# Croatian (BCS): Vulgar words



## Miramamolin I

Hello,

Can anyone translate this phrase into english (or spanish), which is written in croatian???It's very important!!!

Thx a lot 

*bravo sale svaka cast...ko mu jebe mater glupu....*


----------



## Kya

Miramamolin I said:
			
		

> *bravo sale svaka cast...ko mu jebe mater glupu....*


bravo Sale, every honor (a phrase in croatian, it can't be translated very well...)... who fucks his stupid mother (again, it sounds stupid in english)


----------



## natasha2000

Miramamolin I said:
			
		

> Hello,
> 
> Can anyone translate this phrase into english (or spanish), which is written in croatian???It's very important!!!
> 
> Thx a lot
> 
> *bravo sale svaka cast...ko mu jebe mater glupu....*


 
Kya's literal translation is ok, but I doubt it can make any sense to you.... Here's my try in Spanish:

Ole, Sale, así se hace! Que le jodan a ese imbécil...


----------



## GoranBcn

natasha2000 said:
			
		

> Kya's literal translation is ok, but I doubt it can make any sense to you.... Here's my try in Spanish:
> 
> Ole, Sale, así se hace! Que le jodan a ese imbécil...



Te has dejado algunas tildes. 

Ol*é*, Sale, así se hace. ¡Qu*é* le jodan a ese imbécil!

--------------------------------

→ TASK REQUIREMENTS:
1 - Answer these questions about the thread:
(a) Into which languages did the first poster ask for the phrase to be translated?
(b) How does Kya render "svaka cast" in English?
(c) In what language does natasha2000 offer her own translation?
2 - Repeat the part of the thread between "## GoranBcn" and "dejado algunas tildes.", inclusive, without changing a word.

→ SUPPLIED DATA:
--------------------------------

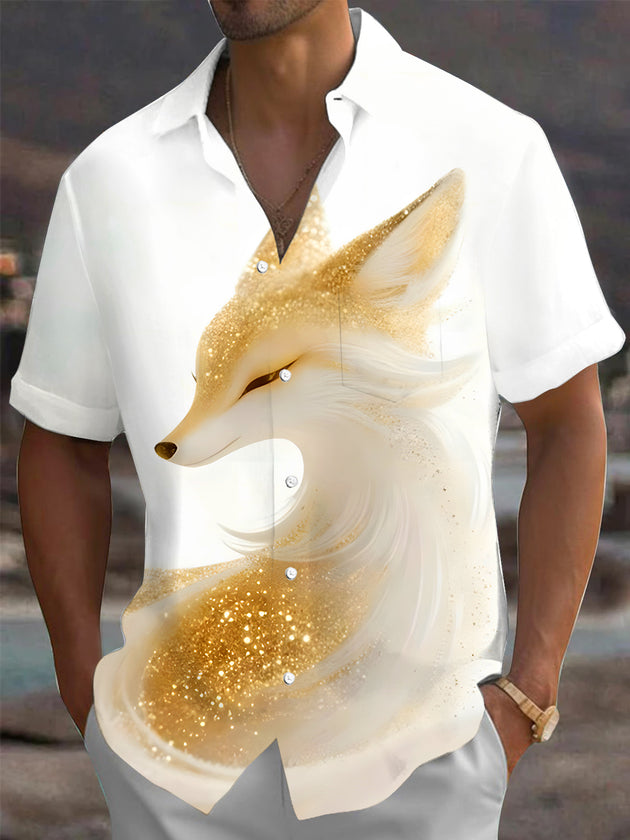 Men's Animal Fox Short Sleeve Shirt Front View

--------------------------------

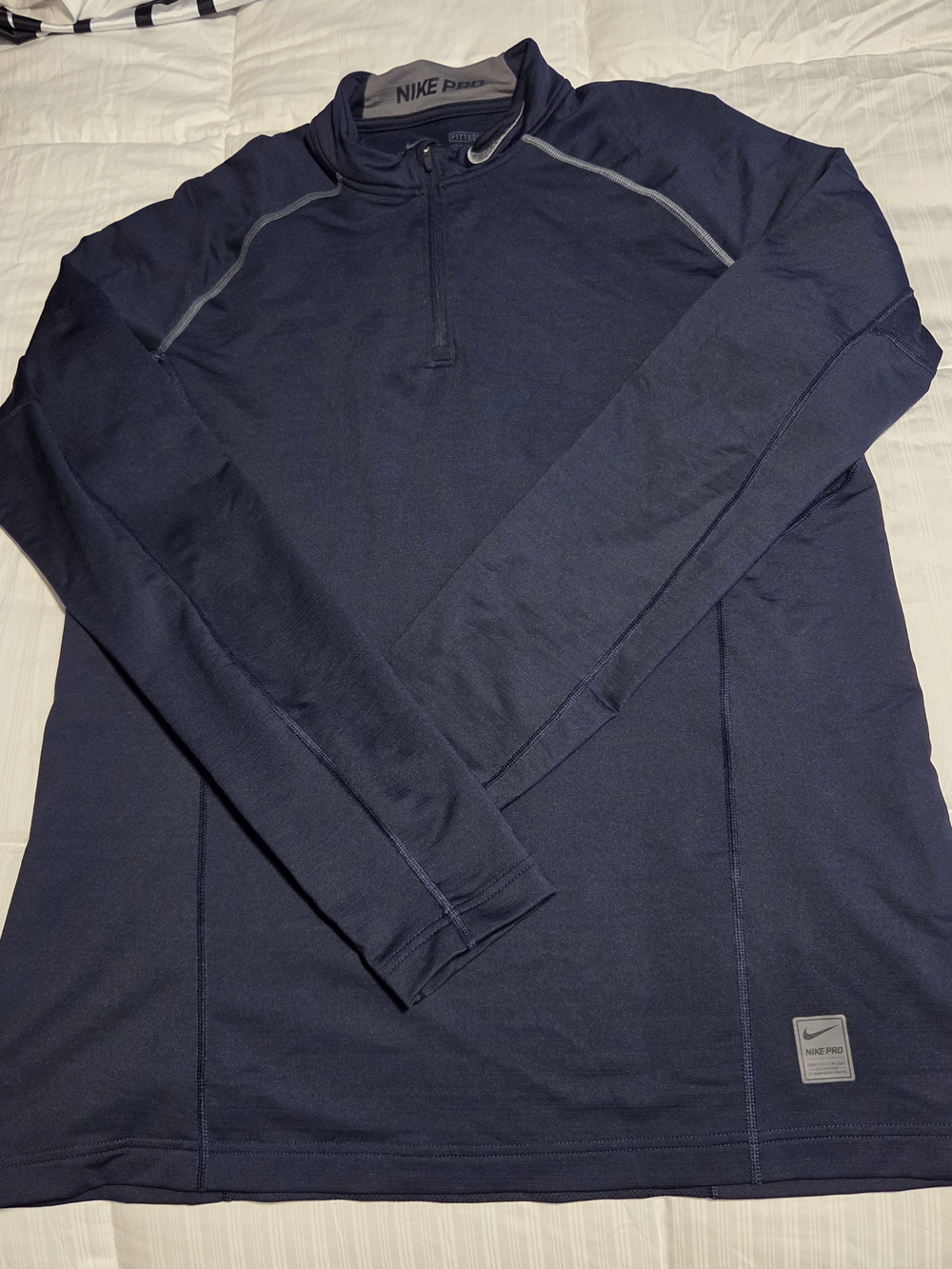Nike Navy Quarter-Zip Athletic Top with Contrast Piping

--------------------------------

→ ANSWERS BY TASK:
1 -
(a) English or Spanish.
(b) "every honor."
(c) Spanish.

2 -
## GoranBcn

natasha2000 said:
			
		

> Kya's literal translation is ok, but I doubt it can make any sense to you.... Here's my try in Spanish:
> 
> Ole, Sale, así se hace! Que le jodan a ese imbécil...



Te has dejado algunas tildes.